Emekli Büyükelçi, Gelecek Partisi Genel Sekreteri Torun: Türk dış politikasındaki temel risklerden Ankara-Riyad ilişkileri de etkilendi
Türk dış siyasetinde genel olarak temel birtakım riskler olduğunu, Ankara-Riyad ilişkilerinin de bu risklerden kurtulamadığına değinen Emekli Büyükelçi ve Gelecek Partisi Genel Sekreteri Cemalettin Kani Torun, temel riskin ise "dış siyasetin kurumsal yapıdan şahsi yapıya dönüşmesinde" saklı olduğunu savundu.
Torun, "Bu, herhangi bir Batı ülkesi veya ABD ile olduğunda da Ortadoğu'daki diğer ülkelerle ilgili olduğunda da yanlıştır. İlişkilerin daha kurumsal temele oturtulması ve kişisel birtakım sevgi, nefret ya da övgü dışına çıkarılıp daha kurumsallaşması gerekiyor" dedi.
"Ankara-Riyad ilişkileri zirvedeyken Cumhurbaşkanı Türkiye'de olan bir olay ile ilgili konuştu. Yani dış politikayı iç siyasete alet etti. Bunu iç siyasette kullandı, kişiselleştirdi ve ilişkiler sıfır noktasına indi. Şimdi de aynı şekilde aynı yollarla bu sefer zirveye çıkarıyor" ifadelerini kullanan Kani Torun şöyle devam etti:
İlişkileri kurumsal olarak sürdürdüğünüzde bu kadar büyük hissiyatlar çizilmez. Suudi Arabistan, Ortadoğu'da hem ekonomi hem tarihsel hem de insan kaynağı açısından en önemli 3-4 ülkeden biridir.

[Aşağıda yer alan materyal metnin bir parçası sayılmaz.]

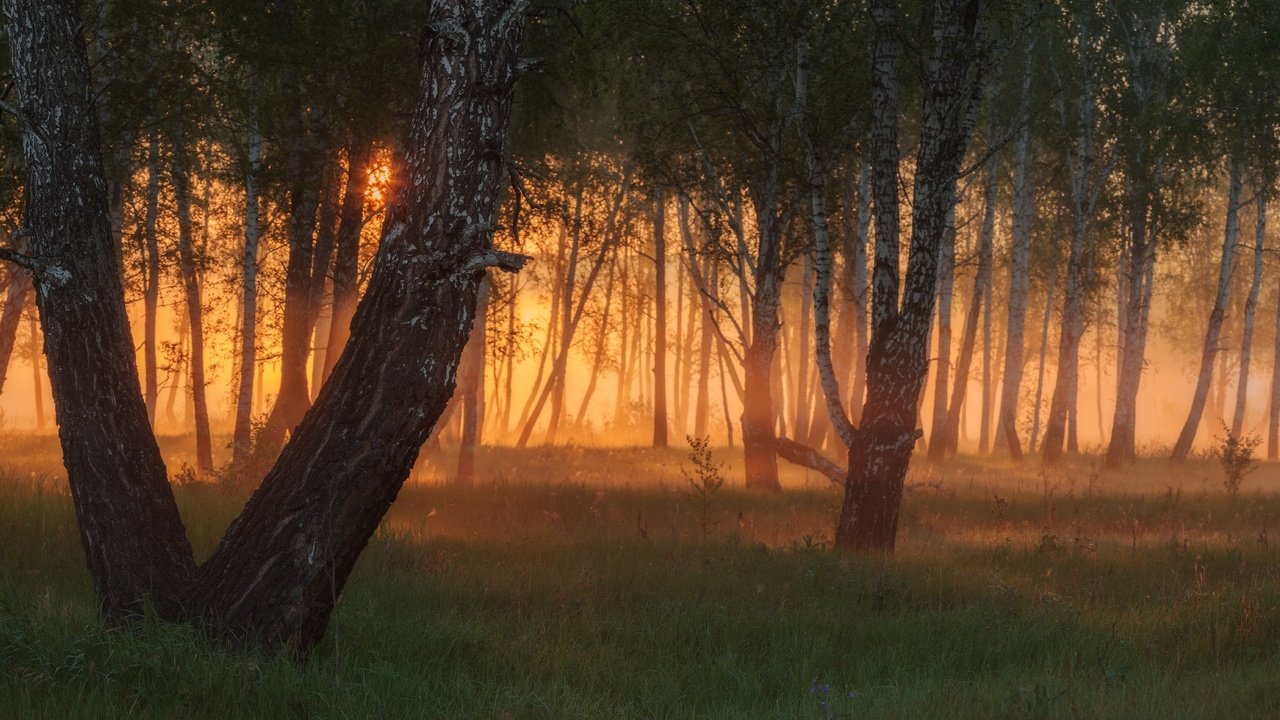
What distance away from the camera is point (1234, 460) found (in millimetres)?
17062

Türkiye ve Suudi Arabistan'ın ağırlıkları ortada. Bu ülkeler Ortadoğu'daki tabloyu her zaman etkilemiştir. Bu açıdan Suudi Arabistan elbette çok önemli bir ülke ve Türkiye ile ilişkilerinin iyi olması çok önemlidir. Ancak ilişkilerin kişisel düzeyden kurumsal düzeye getirilmesi ve kurumsal yapıların güçlendirilmesi her iki ülkenin de yararınadır.
Saadet Partisi Dış İlişkiler Başkanı Kaya: İslam ülkeleri problemlerini birlikte çözecek iradeyi göstermeli
Saadet Partisi Dış İlişkiler Başkanı Mustafa Kaya da benzer bir yaklaşımda bulundu.
"Son süreçte gerek BAE gerekse de Suudi Arabistan ile olan meselelerde dış politikayı iç politikaya malzeme yapma hatalarının sonuçları olarak ortaya çıktı" diyen Kaya, "Çok ileri derecede cümleler kuruldu. Bu cümleler BAE'ye ‘15 Temmuz'un finansörü' diyebilecek kadar ileri gitti. Eğer bu doğruysa, elde belge varsa gereği yapılmadı, yoksa neden böyle bir cümle kuruldu belli değil. Suudi Arabistan'la ilgili ABD kendi çıkarları açısından Türkiye'den daha tutarlı bir yol izledi" ifadelerini kullandı.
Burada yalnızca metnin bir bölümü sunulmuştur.